The Journey Prize Anthology, 4
Description
$16.99
ISBN 0-7710-4433-X
DDC C813'.0108054
Publisher
Year
Contributor
Don Precosky teaches English at the College of New Caledonia in Prince
George.
Review
This is a very good collection of stories, with not a weak one in the
bunch. Whoever chose them (no editor is cited in the text) has done an
excellent job. By the time you read this, one of the stories will have
won the $10,000 Journey Prize. I am glad I didn’t have to pick the
winner.
All of the stories are written in what one could call “readerly”

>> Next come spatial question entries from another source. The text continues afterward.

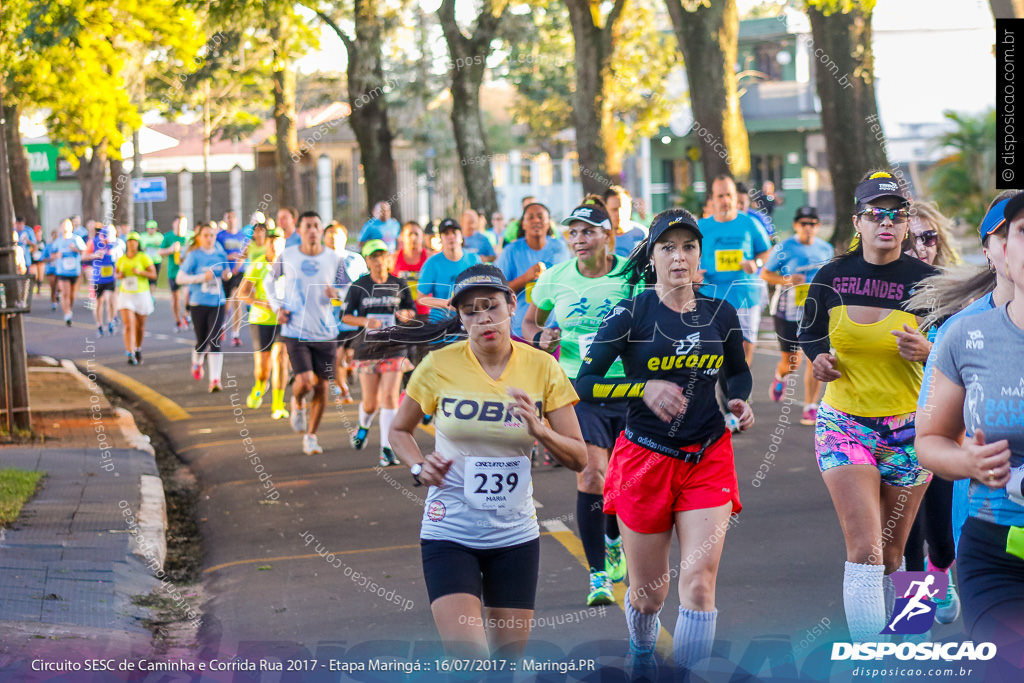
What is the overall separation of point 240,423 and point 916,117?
1390 inches

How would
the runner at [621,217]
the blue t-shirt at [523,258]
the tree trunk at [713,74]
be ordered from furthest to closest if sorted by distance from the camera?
the tree trunk at [713,74], the blue t-shirt at [523,258], the runner at [621,217]

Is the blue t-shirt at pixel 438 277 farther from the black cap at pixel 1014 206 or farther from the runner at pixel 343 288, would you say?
the black cap at pixel 1014 206

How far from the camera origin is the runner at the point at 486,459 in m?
4.46

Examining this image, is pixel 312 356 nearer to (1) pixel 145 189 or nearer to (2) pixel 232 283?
(2) pixel 232 283

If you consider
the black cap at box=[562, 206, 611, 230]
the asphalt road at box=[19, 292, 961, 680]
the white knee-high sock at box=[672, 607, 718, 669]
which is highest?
the black cap at box=[562, 206, 611, 230]

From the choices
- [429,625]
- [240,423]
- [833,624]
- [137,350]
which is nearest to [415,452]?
[429,625]

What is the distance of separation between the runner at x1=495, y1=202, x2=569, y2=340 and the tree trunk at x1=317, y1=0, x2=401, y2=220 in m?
13.2

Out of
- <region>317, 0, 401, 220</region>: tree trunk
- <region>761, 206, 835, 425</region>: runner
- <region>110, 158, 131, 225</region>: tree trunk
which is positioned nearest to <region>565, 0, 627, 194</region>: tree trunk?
<region>317, 0, 401, 220</region>: tree trunk

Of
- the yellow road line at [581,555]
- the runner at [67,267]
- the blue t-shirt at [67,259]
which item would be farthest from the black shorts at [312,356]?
the blue t-shirt at [67,259]

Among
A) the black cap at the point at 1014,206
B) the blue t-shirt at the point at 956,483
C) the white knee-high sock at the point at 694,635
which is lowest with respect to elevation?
the white knee-high sock at the point at 694,635

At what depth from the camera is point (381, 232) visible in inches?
665

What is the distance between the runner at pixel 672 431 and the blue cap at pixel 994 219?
1.40m

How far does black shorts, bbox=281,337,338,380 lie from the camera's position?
10.8m

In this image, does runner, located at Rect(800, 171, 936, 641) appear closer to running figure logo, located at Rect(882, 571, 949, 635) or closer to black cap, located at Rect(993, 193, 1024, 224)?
running figure logo, located at Rect(882, 571, 949, 635)
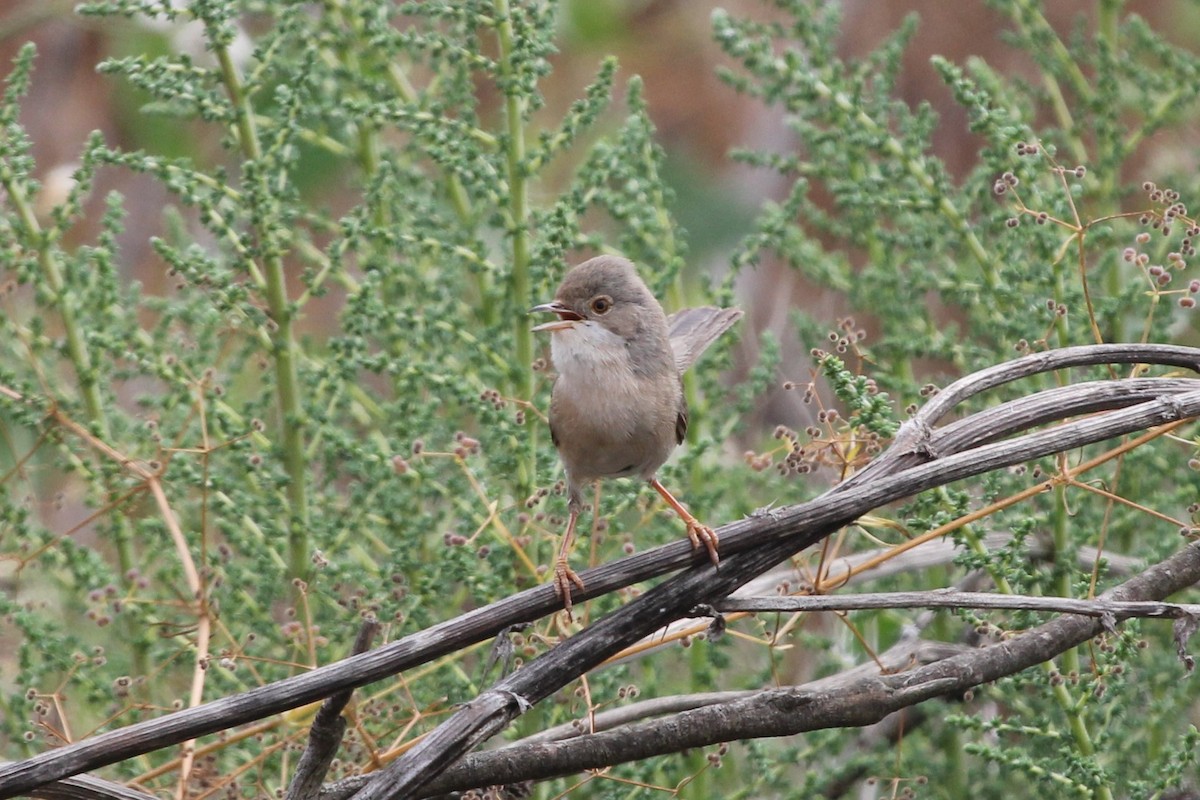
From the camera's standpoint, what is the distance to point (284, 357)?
2.93 m

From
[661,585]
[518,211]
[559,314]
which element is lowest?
[661,585]

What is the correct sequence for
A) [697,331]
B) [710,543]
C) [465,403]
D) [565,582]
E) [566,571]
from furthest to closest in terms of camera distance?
[697,331] < [465,403] < [566,571] < [565,582] < [710,543]

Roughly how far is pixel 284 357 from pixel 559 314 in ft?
1.89

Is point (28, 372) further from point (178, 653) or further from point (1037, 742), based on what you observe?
point (1037, 742)

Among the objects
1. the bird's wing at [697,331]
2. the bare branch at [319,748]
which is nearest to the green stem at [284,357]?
the bird's wing at [697,331]

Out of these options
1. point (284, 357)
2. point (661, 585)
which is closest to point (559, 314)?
point (284, 357)

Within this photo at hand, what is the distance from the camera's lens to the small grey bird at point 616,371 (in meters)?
2.77

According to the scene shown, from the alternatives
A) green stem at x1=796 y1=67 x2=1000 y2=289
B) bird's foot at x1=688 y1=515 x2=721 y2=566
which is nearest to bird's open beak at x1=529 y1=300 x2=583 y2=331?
green stem at x1=796 y1=67 x2=1000 y2=289

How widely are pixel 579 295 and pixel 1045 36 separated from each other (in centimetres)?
A: 152

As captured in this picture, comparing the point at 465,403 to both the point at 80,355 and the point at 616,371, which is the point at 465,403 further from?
the point at 80,355

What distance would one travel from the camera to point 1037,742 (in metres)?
2.74

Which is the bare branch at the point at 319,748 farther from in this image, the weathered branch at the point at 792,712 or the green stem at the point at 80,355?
the green stem at the point at 80,355

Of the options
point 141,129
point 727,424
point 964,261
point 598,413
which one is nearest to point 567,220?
point 598,413

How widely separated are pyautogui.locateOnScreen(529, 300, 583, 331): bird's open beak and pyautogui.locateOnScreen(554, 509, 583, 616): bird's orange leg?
402 millimetres
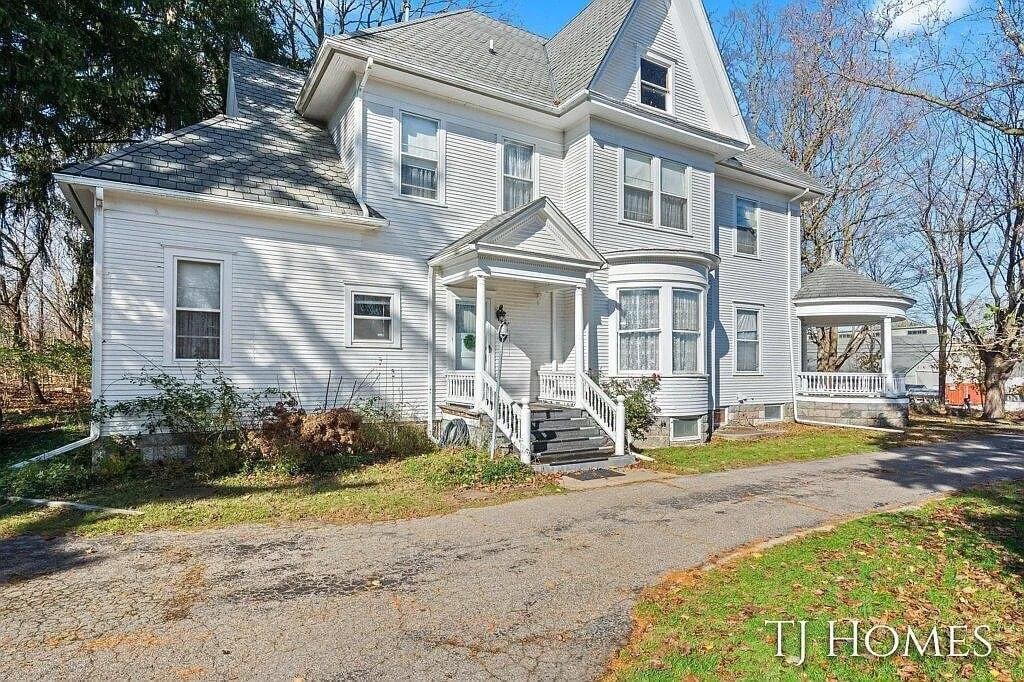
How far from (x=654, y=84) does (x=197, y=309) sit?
11.4m

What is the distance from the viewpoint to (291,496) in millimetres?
7551

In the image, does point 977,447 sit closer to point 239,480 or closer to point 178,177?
point 239,480

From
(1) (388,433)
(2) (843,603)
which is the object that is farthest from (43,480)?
(2) (843,603)

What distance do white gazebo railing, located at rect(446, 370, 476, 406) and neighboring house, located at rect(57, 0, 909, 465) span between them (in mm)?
59

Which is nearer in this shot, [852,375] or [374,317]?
[374,317]

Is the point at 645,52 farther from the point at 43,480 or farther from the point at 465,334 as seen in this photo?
the point at 43,480

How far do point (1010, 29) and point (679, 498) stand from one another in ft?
21.7

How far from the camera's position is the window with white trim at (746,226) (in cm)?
1598

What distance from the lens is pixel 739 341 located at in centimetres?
1556

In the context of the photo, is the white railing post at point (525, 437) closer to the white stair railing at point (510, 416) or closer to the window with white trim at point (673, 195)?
the white stair railing at point (510, 416)

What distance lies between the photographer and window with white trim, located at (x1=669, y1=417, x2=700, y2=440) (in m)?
12.6

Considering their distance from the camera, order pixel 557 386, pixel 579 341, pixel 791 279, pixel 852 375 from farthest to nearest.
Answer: pixel 791 279, pixel 852 375, pixel 557 386, pixel 579 341

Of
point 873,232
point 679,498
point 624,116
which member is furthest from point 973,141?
point 679,498

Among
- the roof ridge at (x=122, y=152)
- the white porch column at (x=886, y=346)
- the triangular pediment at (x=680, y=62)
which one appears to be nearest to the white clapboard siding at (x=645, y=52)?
the triangular pediment at (x=680, y=62)
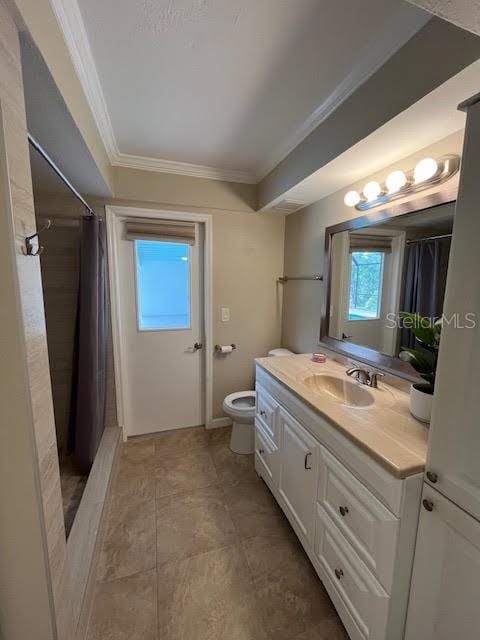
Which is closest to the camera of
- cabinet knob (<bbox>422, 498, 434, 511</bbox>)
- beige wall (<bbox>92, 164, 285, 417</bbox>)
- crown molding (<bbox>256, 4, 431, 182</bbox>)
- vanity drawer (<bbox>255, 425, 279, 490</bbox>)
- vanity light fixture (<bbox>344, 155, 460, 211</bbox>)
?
cabinet knob (<bbox>422, 498, 434, 511</bbox>)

prose. They are aimed at a wide audience: the common reader of the old
days. They tell a story and render emotion and action in a realistic and
vivid manner. There is not much in the way of experiment,
self-referentiality, discontinuity, or other tricks of the postmodern
trade as plied by our older prose writers. The authors in this
collection—they are, I believe, typical of most Canadian writers under
35—are bent on consolidation rather than advancement over new
experimental territory.
The stories are mostly about families and loss and pain. In “By the
Big River,” by Judith Cowan, an elderly woman learns to go on when her
husband dies; Diane Juttner Perrault’s “Bella’s Story” is about
a woman whose mad, drunken husband murders their son; and an abused
Native boy growing up in a family of alcoholics is the narrator of Eden
Robinson’s “Traplines.” I suspect there is some sociological
significance to all this attention to the family. It seems that we are
in a period of realization about how important families are, and about
how many of them are not working in the proper way.
That such an excellent collection can be made from the work of 12
relatively unknown writers is truly encouraging.